È stata la settimana delle discussioni su leader e alleanze.
Nel centrodestra è stato trovato l’accordo sulla leadership, l’ha spuntata Giorgia Meloni: il partito che avrà più voti indicherà il nome del Presidente del Consiglio.
A sinistra domina invece il tema delle alleanze, con il solo obiettivo di non fare stravincere la destra che, sondaggi alla mano, potrebbe per la prima volta guidare il Paese senza dovere ricorrere ad un governo di larghe intese, superando così le difficoltà di una legge elettorale che difficilmente garantisce una governabilità al Paese.
I sondaggi dicono infatti che Fratelli d’Italia sia stimato tra il 23 e il 25%, la Lega sia intorno al 15% e FI all’8.5%. Si tratta di una coalizione dai numeri davvero alti (il Pd è intorno al 22%, il M5S sotto il 10 %, Azione di Calenda al 6%). Questa prospettiva pone la destra in una condizione di vantaggio mentre costringe la sinistra a inventarsi qualcosa per mitigare la sconfitta.
Dopo la crisi di governo scatenata dal M5S e non gradita dal Partito Democratico, è tramontato il progetto del “campo largo” inizialmente ipotizzato da Enrico Letta, che avrebbe dovuto includere i democratici e i pentastellati. Il leader del PD guarda quindi verso il centro sperando nella creazione di un asse da Di Maio a Renzi, da Brunetta a Calenda. Un’ammucchiata. Si tratta di tanti piccoli partiti che insieme ad altri, ancora più piccoli, occupano il centro dello schiarimento parlamentare.

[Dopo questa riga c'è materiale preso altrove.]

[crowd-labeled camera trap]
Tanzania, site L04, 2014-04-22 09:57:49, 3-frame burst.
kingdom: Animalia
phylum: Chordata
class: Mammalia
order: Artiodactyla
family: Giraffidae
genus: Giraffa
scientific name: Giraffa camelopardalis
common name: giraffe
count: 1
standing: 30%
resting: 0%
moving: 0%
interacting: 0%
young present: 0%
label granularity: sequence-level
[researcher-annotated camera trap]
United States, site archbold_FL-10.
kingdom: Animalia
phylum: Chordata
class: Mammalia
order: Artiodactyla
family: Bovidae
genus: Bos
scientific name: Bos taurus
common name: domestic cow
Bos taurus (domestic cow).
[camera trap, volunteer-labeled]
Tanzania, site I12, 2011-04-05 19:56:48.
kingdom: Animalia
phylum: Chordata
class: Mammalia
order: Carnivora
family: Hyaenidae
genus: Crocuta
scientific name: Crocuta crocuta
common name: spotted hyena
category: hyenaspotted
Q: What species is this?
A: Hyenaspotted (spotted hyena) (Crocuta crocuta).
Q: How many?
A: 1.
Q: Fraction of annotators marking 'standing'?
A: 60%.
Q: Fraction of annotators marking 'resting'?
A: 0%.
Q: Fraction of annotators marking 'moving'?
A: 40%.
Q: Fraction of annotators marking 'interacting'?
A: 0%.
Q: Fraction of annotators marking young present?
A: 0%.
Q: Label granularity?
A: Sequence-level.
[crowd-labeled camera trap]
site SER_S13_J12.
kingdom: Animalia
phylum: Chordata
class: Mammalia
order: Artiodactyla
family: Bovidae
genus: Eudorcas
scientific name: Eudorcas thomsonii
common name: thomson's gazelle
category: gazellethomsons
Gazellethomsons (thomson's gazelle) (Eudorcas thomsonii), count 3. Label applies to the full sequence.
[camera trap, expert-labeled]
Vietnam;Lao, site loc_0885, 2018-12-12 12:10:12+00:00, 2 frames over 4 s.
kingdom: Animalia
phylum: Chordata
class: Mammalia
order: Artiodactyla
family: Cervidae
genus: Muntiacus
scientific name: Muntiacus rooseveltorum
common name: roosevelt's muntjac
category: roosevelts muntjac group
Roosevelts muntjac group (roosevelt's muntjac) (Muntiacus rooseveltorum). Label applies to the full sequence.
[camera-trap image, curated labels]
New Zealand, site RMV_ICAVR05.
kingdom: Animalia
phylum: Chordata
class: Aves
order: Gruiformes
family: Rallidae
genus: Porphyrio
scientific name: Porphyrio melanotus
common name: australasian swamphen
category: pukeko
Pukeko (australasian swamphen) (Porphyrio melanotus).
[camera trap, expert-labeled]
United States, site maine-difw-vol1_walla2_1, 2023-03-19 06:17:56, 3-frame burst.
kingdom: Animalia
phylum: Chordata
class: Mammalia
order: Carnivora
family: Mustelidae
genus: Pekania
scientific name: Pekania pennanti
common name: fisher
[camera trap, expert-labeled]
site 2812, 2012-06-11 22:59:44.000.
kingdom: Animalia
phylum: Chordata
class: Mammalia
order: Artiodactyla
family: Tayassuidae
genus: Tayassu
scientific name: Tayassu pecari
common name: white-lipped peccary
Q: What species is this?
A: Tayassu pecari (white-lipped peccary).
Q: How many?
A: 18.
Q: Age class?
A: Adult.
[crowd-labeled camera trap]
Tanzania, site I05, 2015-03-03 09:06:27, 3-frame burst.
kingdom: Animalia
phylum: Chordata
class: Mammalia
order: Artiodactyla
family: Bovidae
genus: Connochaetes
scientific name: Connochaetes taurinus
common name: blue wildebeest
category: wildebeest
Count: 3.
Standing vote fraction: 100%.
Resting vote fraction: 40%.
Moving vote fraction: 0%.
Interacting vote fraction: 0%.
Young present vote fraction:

Una frammentarietà che non serve a nessuno, tantomeno a loro.
I giochi delle alleanze, dunque, non sono ancora fatti, tuttavia stupisce l’atteggiamento del M5S, che in origine detestava ogni forma di alleanza con i partiti, considerati corrotti e poltronari, mentre in questi giorni sembra quasi supplicare il partito democratico per essere ripreso nel grande calderone.
Per ora è tutto un cantiere, i partiti appaiono non pronti ad affrontare la sfida del 25 settembre, tanto che sbandierano spesso il nome di Draghi nonostante quest’ultimo abbia espressamente chiesto di essere lasciato fuori dalla disputa elettorale. L’attuale premier dimissionario in realtà potrebbe essere chiamato in causa se dalle urne non uscirà un vero vincitore, ed esssre di nuovo il Presidente del Consiglio con una maggioranza uguale a quella attuale senza il Moviemnto 5 stelle. Accetterà? Oppure ambirà al Colle? Vedremo.
Tornando alla campagna elettorale i cittadini stanno assistendo alla mancanza di proposte da parte dei partiti, che pensano alle alleanze e ai calcoli sulle poltrone anziché esternare le proprie idee. D’altra parte viene difficile sottolineare le cose che non vanno quando fino al giorno prima c’erano tutti loro al governo.
Eppure i sondaggi ci dicono che c’è una domanda politica da parte dell’opinione pubblica a cui corrisponde un’offerta non del tutto adeguata. Quindi bisogna attivarsi con i programmi e le proposte, e non affidarsi esclusivamente ai soliti cavalli di battaglia. Salvini intanto ha pubblicato i barconi: la campagna elettorale è ufficialmente aperta.